Ye College Inn, a four-story (with a basement), half-timbered building, housed a 27-room hotel, two cafes, a bar and a convenience store in 2005; the building was built of masonry and had forced air heating.


Over the years, many retail businesses have occupied storefronts on the first floor, including the Werner's bakery and restaurant, an ice cream store, a beauty parlor and various sandwich, ice cream and sweets shops. The upper two floors of rooms were remodeled into student apartments between 1958-1960; in 1979, plans to transform the building back into a hotel began with work completed on 06/01/1980.

Richard Burnett, a graduate student at the UW, and Ronald Bozarth originally leased space in the basement of Ye College Inn c. 1972 to create a new pub. This effort, which took one-and-a-half years of lobbying city government to change a local ordinance banning liqour within a two-mile radius of the University of Washington, finally was achieved with the assistance of a local land-use attorney. Dotty DeCoster, writing for HistoryLink.org, summarized Burnett and Bozarth's renovation activities during the 1970s: "They began to make repairs and changes. In 1973 the eastern half of the basement was finished and the resulting basement space became the College Inn Pub. (Previously, Ye College Inn Grill had occupied the western below-grade space.) " During the later 1970s, Burnett and Bozarth exercised an option to buy the whole property from the Alhadeff Family. They then set about restoring the building into a hotel. "They renovated the store spaces, relocated the entrances, and began to uncover the original walls, doors, and flooring. Then they tackled the apartments." (See Dotty DeCoster, HistoryLink.org, "Ye College Inn (University District, Seattle)," accessed 12/22/2016.) The 1958-1960 remodeling of the original guest rooms was reversed during this 1980 renovation. Old galvanized plumbing was torn out and new fire doors, faced in wood and retaining an Arts and Crafts appearance, were custom-ordered for each new guest room. Sleeping chambers no longer contained private baths, and single men's and women's rest rooms were placed on the second and third floors. Burnett and Bozarth also created new fourth-floor space in the building's previously empty attic. Prior to this renovation, the attic had exposed rafters and floor joists, but they installed new flooring and sheet rock to create a ceiling. On this level, they fashioned a breakfast room and caretaker's quarters underneath a steeply-pitched gable roof.

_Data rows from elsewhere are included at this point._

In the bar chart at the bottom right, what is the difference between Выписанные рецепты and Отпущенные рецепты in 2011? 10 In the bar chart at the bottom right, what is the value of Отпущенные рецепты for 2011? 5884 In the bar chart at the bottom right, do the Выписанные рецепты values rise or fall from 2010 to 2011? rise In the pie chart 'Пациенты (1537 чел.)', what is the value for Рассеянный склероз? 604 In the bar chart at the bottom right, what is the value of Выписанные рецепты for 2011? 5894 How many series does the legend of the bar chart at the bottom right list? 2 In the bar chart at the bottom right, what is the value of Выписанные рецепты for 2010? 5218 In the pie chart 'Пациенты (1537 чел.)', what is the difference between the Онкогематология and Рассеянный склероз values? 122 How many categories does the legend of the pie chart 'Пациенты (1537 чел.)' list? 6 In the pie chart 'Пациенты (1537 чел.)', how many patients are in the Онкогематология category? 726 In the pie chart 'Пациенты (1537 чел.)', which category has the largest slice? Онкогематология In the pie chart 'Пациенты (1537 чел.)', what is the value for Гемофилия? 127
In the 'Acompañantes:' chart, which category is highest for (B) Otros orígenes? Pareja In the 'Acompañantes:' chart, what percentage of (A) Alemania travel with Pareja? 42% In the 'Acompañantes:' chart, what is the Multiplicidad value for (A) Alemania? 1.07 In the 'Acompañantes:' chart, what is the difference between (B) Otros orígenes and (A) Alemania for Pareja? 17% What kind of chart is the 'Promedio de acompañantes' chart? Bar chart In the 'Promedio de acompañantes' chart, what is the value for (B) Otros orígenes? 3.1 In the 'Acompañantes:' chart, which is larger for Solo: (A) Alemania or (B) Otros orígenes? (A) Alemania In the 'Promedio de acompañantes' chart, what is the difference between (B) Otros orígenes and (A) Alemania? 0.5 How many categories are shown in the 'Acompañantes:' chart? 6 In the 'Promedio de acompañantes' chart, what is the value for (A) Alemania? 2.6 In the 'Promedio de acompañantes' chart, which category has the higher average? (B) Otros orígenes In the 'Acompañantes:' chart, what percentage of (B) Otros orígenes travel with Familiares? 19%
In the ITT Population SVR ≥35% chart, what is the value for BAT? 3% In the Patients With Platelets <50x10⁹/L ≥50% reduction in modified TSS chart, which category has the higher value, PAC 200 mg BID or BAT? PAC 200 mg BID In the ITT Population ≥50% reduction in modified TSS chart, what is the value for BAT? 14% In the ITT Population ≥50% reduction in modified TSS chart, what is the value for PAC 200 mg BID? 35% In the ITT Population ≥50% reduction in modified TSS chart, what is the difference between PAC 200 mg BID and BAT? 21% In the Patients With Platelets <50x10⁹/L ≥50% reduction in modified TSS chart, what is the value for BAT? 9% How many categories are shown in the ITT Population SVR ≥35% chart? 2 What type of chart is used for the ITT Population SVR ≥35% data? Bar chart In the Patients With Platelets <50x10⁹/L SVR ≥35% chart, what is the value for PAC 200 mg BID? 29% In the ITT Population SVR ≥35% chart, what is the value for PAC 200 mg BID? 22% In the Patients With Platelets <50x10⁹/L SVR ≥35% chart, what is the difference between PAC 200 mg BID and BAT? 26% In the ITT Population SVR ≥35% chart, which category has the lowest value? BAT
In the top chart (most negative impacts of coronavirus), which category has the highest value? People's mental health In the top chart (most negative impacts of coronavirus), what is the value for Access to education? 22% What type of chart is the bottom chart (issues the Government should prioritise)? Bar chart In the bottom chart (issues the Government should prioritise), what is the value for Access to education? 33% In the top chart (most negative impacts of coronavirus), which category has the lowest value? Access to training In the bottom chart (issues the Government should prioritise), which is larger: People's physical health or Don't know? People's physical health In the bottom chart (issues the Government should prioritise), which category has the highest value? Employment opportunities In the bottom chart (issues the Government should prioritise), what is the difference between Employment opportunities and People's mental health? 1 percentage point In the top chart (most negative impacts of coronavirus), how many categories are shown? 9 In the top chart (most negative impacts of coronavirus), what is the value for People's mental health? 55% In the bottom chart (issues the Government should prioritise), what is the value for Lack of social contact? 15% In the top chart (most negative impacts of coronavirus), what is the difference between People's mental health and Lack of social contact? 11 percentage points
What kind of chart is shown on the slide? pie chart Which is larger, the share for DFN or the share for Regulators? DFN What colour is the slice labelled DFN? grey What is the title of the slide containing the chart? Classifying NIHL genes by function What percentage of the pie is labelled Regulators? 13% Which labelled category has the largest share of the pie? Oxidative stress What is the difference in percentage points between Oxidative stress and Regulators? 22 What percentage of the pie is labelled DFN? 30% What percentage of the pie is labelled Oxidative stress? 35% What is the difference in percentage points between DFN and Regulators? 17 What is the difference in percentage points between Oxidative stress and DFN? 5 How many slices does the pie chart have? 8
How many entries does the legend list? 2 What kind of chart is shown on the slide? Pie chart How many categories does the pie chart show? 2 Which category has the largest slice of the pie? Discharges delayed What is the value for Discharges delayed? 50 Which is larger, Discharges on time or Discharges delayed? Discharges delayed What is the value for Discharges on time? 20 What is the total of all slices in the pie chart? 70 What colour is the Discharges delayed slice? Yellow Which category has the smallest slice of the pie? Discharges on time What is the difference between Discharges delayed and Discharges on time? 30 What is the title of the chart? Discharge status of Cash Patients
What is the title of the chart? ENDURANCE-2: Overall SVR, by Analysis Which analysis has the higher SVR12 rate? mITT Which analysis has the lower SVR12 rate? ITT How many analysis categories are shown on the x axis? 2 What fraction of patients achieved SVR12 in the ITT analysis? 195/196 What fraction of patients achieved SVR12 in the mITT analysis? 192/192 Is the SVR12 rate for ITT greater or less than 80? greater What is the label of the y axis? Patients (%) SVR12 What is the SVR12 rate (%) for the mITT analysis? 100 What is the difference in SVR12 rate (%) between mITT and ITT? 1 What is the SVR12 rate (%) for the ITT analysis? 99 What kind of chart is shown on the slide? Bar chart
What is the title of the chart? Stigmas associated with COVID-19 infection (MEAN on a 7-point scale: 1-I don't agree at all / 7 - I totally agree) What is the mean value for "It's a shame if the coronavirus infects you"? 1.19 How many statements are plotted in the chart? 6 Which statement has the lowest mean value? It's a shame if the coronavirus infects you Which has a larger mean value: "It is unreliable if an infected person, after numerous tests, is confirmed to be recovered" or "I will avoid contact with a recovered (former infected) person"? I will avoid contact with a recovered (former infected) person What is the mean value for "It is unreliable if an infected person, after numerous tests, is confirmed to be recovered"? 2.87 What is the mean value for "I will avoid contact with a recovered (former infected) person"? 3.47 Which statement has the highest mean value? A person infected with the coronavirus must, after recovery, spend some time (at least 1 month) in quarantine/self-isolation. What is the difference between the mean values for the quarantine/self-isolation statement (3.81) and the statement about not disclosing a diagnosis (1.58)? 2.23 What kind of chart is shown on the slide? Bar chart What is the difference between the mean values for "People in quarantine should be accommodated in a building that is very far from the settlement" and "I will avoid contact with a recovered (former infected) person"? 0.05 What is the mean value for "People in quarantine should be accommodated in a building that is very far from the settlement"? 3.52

In 1997, Burnett and Bozarth hired a skilled plaster craftsman from Spokane to undertake a complete resurfacing of the exterior, including the half-timbered elements. Some plaster on the bottom section of a front oriel window gave way in the mid-2000s, but this was quickly repaired.

in 2009, Cafe Allegro, a fixture on the corner of NE 40th Street and University Way NE, closed, and the Banana Leaf Thai Restaurant moved in. The Banana Leaf Cafe closed due to a failure to pay taxes, and another Thai-Vietnamese restaurant replaced it.